[Questions on scene geometry]
• • • • •

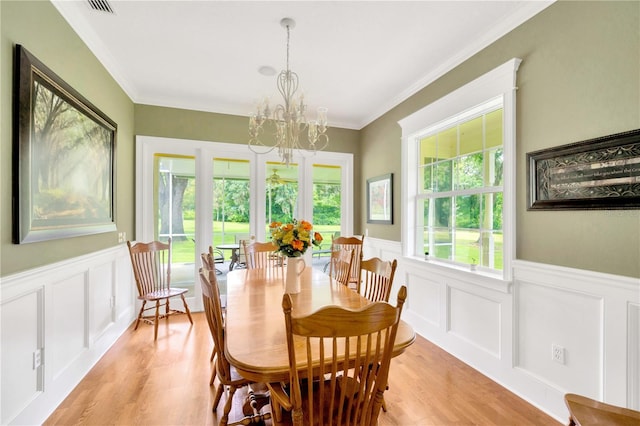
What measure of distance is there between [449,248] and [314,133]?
184 cm

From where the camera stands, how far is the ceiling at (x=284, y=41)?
203 cm

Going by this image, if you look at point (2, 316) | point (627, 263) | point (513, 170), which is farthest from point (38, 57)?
point (627, 263)

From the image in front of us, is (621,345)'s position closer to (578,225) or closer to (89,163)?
(578,225)

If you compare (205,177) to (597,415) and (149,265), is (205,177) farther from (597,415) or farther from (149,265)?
(597,415)

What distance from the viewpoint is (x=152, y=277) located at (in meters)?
3.29

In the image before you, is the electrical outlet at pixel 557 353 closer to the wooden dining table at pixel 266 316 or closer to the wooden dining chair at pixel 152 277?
the wooden dining table at pixel 266 316

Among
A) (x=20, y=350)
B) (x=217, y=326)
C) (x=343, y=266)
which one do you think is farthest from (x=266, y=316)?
(x=20, y=350)

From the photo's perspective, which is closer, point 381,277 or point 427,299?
point 381,277

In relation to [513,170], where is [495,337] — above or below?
below

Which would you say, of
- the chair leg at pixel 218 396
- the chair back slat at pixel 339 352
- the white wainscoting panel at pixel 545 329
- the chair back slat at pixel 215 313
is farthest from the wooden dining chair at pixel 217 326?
the white wainscoting panel at pixel 545 329

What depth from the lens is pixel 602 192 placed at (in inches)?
63.9

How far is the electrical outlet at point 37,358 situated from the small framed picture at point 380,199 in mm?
3447

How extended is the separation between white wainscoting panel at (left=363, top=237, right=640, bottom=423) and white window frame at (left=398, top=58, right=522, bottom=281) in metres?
0.26

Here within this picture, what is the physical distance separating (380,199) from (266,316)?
9.18ft
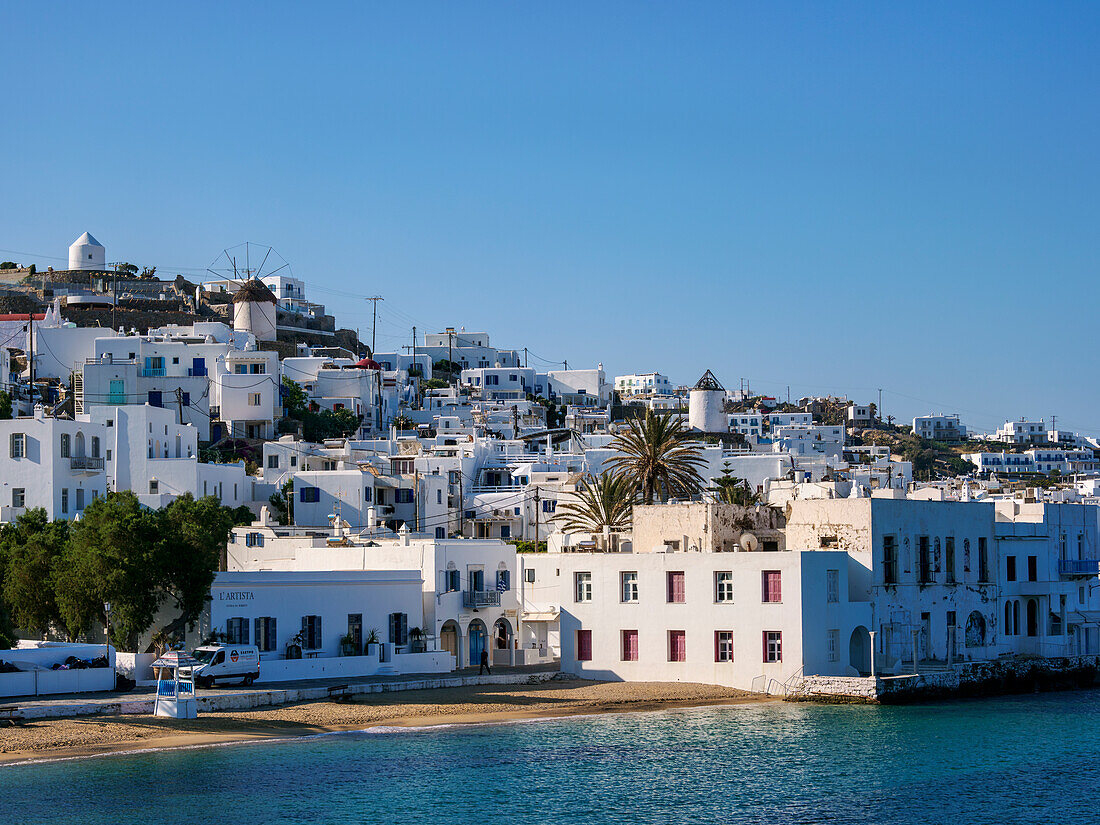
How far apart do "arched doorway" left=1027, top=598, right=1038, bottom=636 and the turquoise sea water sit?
50.7ft

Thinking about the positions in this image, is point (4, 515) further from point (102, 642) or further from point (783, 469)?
point (783, 469)

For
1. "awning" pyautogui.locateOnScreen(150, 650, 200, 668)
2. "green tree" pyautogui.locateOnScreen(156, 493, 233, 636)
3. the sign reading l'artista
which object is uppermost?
"green tree" pyautogui.locateOnScreen(156, 493, 233, 636)

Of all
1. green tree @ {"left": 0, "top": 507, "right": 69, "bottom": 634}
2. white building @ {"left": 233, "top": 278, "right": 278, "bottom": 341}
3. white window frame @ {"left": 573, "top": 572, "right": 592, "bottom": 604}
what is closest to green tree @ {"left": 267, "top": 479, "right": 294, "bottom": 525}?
white window frame @ {"left": 573, "top": 572, "right": 592, "bottom": 604}

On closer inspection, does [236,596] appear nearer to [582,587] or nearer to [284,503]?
[582,587]

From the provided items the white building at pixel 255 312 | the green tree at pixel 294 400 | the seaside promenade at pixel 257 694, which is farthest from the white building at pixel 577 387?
the seaside promenade at pixel 257 694

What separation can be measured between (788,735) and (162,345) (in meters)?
61.4

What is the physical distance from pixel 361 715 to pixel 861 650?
19.2 metres

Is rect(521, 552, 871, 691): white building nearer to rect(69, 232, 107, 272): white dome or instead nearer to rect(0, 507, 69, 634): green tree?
rect(0, 507, 69, 634): green tree

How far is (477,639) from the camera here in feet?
182

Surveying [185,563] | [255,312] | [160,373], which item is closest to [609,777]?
[185,563]

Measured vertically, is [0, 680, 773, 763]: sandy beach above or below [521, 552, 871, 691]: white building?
below

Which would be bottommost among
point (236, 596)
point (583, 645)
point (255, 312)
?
point (583, 645)

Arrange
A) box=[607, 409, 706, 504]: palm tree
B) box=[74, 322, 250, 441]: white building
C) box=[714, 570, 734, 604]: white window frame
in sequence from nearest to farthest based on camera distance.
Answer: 1. box=[714, 570, 734, 604]: white window frame
2. box=[607, 409, 706, 504]: palm tree
3. box=[74, 322, 250, 441]: white building

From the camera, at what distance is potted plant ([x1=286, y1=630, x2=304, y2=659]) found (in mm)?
46325
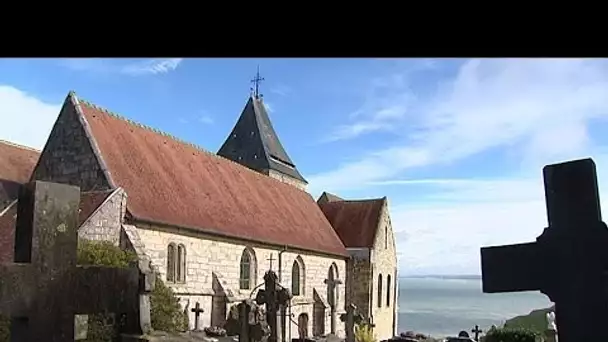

• • • • •

What this task involves.
Put the rows from the line containing "What is the physical distance from" through the end of the rows into a JSON list of strings, one string per line. Leave out blank lines and the pictures.

Written response.
[
  "What is the physical distance from pixel 361 715 to pixel 861 650?",
  "19.2 metres",
  "Is rect(521, 552, 871, 691): white building nearer to rect(69, 232, 107, 272): white dome or instead nearer to rect(0, 507, 69, 634): green tree?",
  "rect(0, 507, 69, 634): green tree",
  "How far is (477,639) from the camera here in feet?",
  "182",
  "Surveying [185,563] | [255,312] | [160,373], which item is closest to [609,777]?",
  "[185,563]",
  "Measured vertically, is [0, 680, 773, 763]: sandy beach above or below [521, 552, 871, 691]: white building?",
  "below",
  "Which would be bottommost among",
  "point (236, 596)",
  "point (583, 645)",
  "point (255, 312)",
  "?",
  "point (583, 645)",
  "Arrange",
  "A) box=[607, 409, 706, 504]: palm tree",
  "B) box=[74, 322, 250, 441]: white building",
  "C) box=[714, 570, 734, 604]: white window frame",
  "in sequence from nearest to farthest based on camera distance.",
  "Answer: 1. box=[714, 570, 734, 604]: white window frame",
  "2. box=[607, 409, 706, 504]: palm tree",
  "3. box=[74, 322, 250, 441]: white building",
  "From the camera, at what distance is potted plant ([x1=286, y1=630, x2=304, y2=659]) found (in mm)?",
  "46325"
]